Hormonal regulation of platypus Beta-lactoglobulin and monotreme lactation protein genes.

Endocrine regulation of milk protein gene expression in marsupials and eutherians is well studied. However, the evolution of this complex regulation that began with monotremes is unknown. Monotremes represent the oldest lineage of extant mammals and the endocrine regulation of lactation in these mammals has not been investigated. Here we characterised the proximal promoter and hormonal regulation of two platypus milk protein genes, Beta-lactoglobulin (BLG), a whey protein and monotreme lactation protein (MLP), a monotreme specific milk protein, using in vitro reporter assays and a bovine mammary epithelial cell line (BME-UV1). Insulin and dexamethasone alone provided partial induction of MLP, while the combination of insulin, dexamethasone and prolactin was required for maximal induction. Partial induction of BLG was achieved by insulin, dexamethasone and prolactin alone, with maximal induction using all three hormones. Platypus MLP and BLG core promoter regions comprised transcription factor binding sites (e.g. STAT5, NF-1 and C/EBPα) that were conserved in marsupial and eutherian lineages that regulate caseins and whey protein gene expression. Our analysis suggests that insulin, dexamethasone and/or prolactin alone can regulate the platypus MLP and BLG gene expression, unlike those of therian lineage. The induction of platypus milk protein genes by lactogenic hormones suggests they originated before the divergence of marsupial and eutherians.

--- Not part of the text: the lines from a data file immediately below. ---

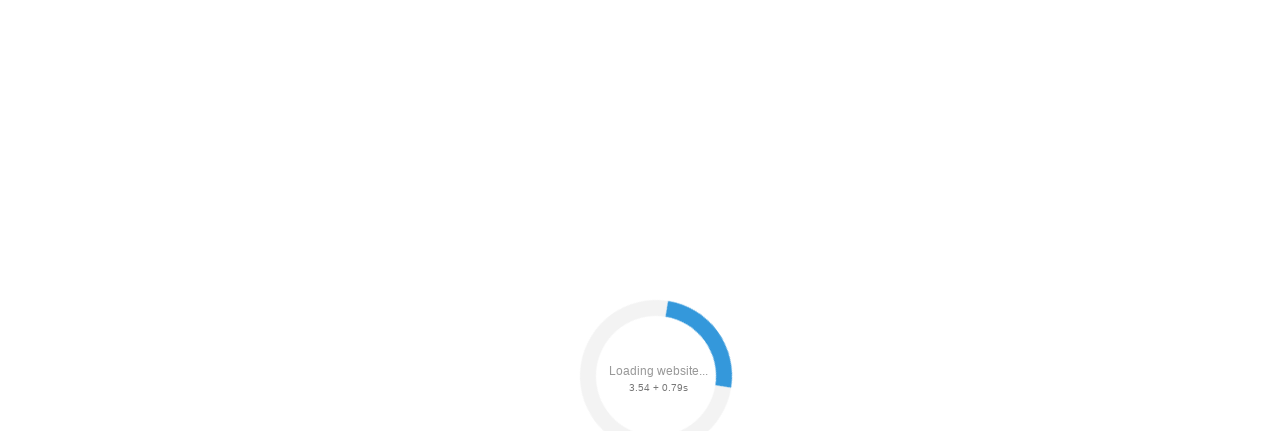

--- FILE ---
content_type: text/html;charset=UTF-8
request_url: https://data.killbot.ru/cn.php?url=aHR0cHM6Ly9idXkyYnVzLnJ1L2VuL2RpcmVjdGlvbi9wb3Rhc2gvZ2FzaGtvdg==&r=&png=73&raf=62&lv=32933&id=MzI5MzM=&p=My4yMy44OS4xNDI=&rr=1769103342179&u=eyJDIjp7Im1heFRvdWNoUG9pbnRzIjowLCJCIjpmYWxzZX0sIkQiOnsidmVuZG9yIjoiR29vZ2xlIEluYy4iLCJBIjoiR29vZ2xlIFN3aWZ0U2hhZGVyIiwiQTEiOiJHb29nbGUgU3dpZnRTaGFkZXIifSwiaCI6eyJtIjozMiwibCI6ODE5MiwibyI6MjU2LCJpIjo4MTkyLCJqIjoxNiwicyI6eyIwIjo4MTkyLCIxIjo4MTkyfX0sInBsdWdpbnMiOm51bGwsImciOnsidGltZVpvbmUiOiJVVEMiLCJsb2NhbGUiOiJlbi1VUyJ9LCJ1Ijp7ImpzSGVhcFNpemVMaW1pdCI6NjYyMDAwMDAwfSwidiI6MX0=&g=iVBORw0KGgoAAAANSUhEUgAAAIAAAABACAYAAADS1n9%2FAAAENUlEQVR4Xu3UhVIUUBTG8e0Ouru7O59IEVQQDDBAQEXFBgN2l1JABVSwUSRt6SVVlLAwQCycOecxzrkz9wG%2B%2F%2FzuFQoEgnWhUCjgS7aBkAFQfgAikQgA1OsnBXzoFBjaWIW%2FvlgsBgB1ugk663mpYDijGgFIJBIAUKs1cxZCBUY2GRCAVCoFADWacULzeepophEByGQyAGBSj3EVQgXGskwIQC6XAwCjapTQfJ46vrkGASgUCgBgUI5wFUIFzFtqEYBSqQQA1YphQvN56sTWOgSgUqkAQJV8iKsQKjCZXY8A1Go1ALggGyQ0n6dO5TQgAI1GAwDOS19xFUIFprddRABarRYAnJO8JDSfp87kXkIAOp0OAJwVv%2BAqhArM5jUiAL1eDwAqRc8Jzeepr7c3IQALCwsAUCF8xlUIFXizoxkBWFpaAoAzgqeE5vPUtzsvIwArKysAcHr9CVchVGBu1xUEYG1tDQBO%2FXtMaD5PfZd%2FFQHY2NgAgJN%2FB7gKoQLvC1oQgK2tLQA48aef0HyeOr%2B7FQHY2dkBgOO%2F%2B7gKoQILe9oQgL29PQA49quX0Hyeurj3GgJwcHAAAOVrPVyFUIGlfdcRgKOjIwA4%2BrOb0Hye%2BqHwBgJwcnICAEdWH3EVQgU%2BFrUjAGdnZwBweKWL0Hye%2Bml%2FBwJwcXEBAGU%2FHnIVQgU%2BF99EAK6urgDg0PcHhObz1C8ltxCAm5sbADj4rZOrECqwXHobAbi7uwOAA1%2FvE5rPU78euIMAPDw8AEDp8j2uQqjAt4N3EYCnpycAKPlyl9B8nvr90D0E4OXlBQCKP9%2FhKoQK%2FCi7jwC8vb0BwP5PtwnN56krhzsRgI%2BPDwAo%2BniLqxAqsHrkAQLw9fUFAIUfbhKaz1N%2FHn2IAPz8%2FADAvqUOrkKowFp5FwLw9%2FcHAHsX2wnN56m%2Fjj1CAAEBAQBgz8INrkKowO%2Fj3QggMDAQAOyev05oPk%2F9c6IHAQQFBQGAgvfXuAqhAn9P9iKA4OBgAJD%2Fro3QfJ7671QfAggJCQEAu%2BZauQqhAuun%2BxFAaGgoANj5toXQfJ4qODOAAMLCwgDAjjdXuQqhAsKKxwggPDwcAGx%2FfYXQfJ4qqnyCACIiIgBA3uxlrkKogPjsUwQQGRkJAHJnmgnN56mSc88QQFRUFADYNt3EVQgVkJ5%2FjgCio6MBQM5UI6H5PFV24QUCiImJAQDZk5e4CqEC8qqXCCA2NhYAbJ24SGg%2BT1VUv0IAcXFxAGCLuYGrECqgNAwigPj4eACwebye0HyeqjIOIYCEhAQAkDVWx1UIFVCbhhFAYmIiAMgcrSU0n6dqakYQQFJSEgDYNFLDVQgV0NaOIoDk5GQAkDFsIjSfp%2BrqxhBASkoKANg4ZOQqhAro68cRQGpqKgDYMGggNJ%2BnWjSYEUBaWhoA4Eu0QXp6OgMg%2FAD%2BA8NKSfB4tp8SAAAAAElFTkSuQmCC&c=17691033400953174&ng=0
body_size: 240
content:
{"bot":false,"fraud":false,"l":true,"bl":false,"wl":false,"tm":"2","vpn":0,"net_id":4160945137,"capt":false,"d":false,"os":"Mac OS X","snsht":495876374,"snsht_d":2683773508,"sess":"17691033400953174","UserID":"151441428662410990","ip":"3.23.89.142","t":true,"net_t":"mob","sc":true,"cv":"32b846504a78e44020936cae32dd1508","metr":"29939674"}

Monotreme lactation protein is highly expressed in monotreme milk and provides antimicrobial protection.

Monotremes (platypus and echidna) are the descendants of the oldest ancestor of all extant mammals distinguished from other mammals by mode of reproduction. Monotremes lay eggs following a short gestation period and after an even briefer incubation period, altricial hatchlings are nourished over a long lactation period with milk secreted by nipple-less mammary patches located on the female's abdomen. Milk is the sole source of nutrition and immune protection for the developing young until weaning. Using transcriptome and mass spectrometry analysis of milk cells and milk proteins, respectively, a novel Monotreme Lactation Protein (MLP) was identified as a major secreted protein in milk. We show that platypus and short-beaked echidna MLP genes show significant homology and are unique to monotremes. The MLP transcript was shown to be expressed in a variety of tissues; however, highest expression was observed in milk cells and was expressed constitutively from early to late lactation. Analysis of recombinant MLP showed that it is an N-linked glycosylated protein and biophysical studies predicted that MLP is an amphipathic, α-helical protein, a typical feature of antimicrobial proteins. Functional analysis revealed MLP antibacterial activity against both opportunistic pathogenic Staphylococcus aureus and commensal Enterococcus faecalis bacteria but showed no effect on Escherichia coli, Pseudomonas aeruginosa, Staphylococcus epidermidis, and Salmonella enterica. Our data suggest that MLP is an evolutionarily ancient component of milk-mediated innate immunity absent in other mammals. We propose that MLP evolved specifically in the monotreme lineage supporting the evolution of lactation in these species to provide bacterial protection, at a time when mammals lacked nipples.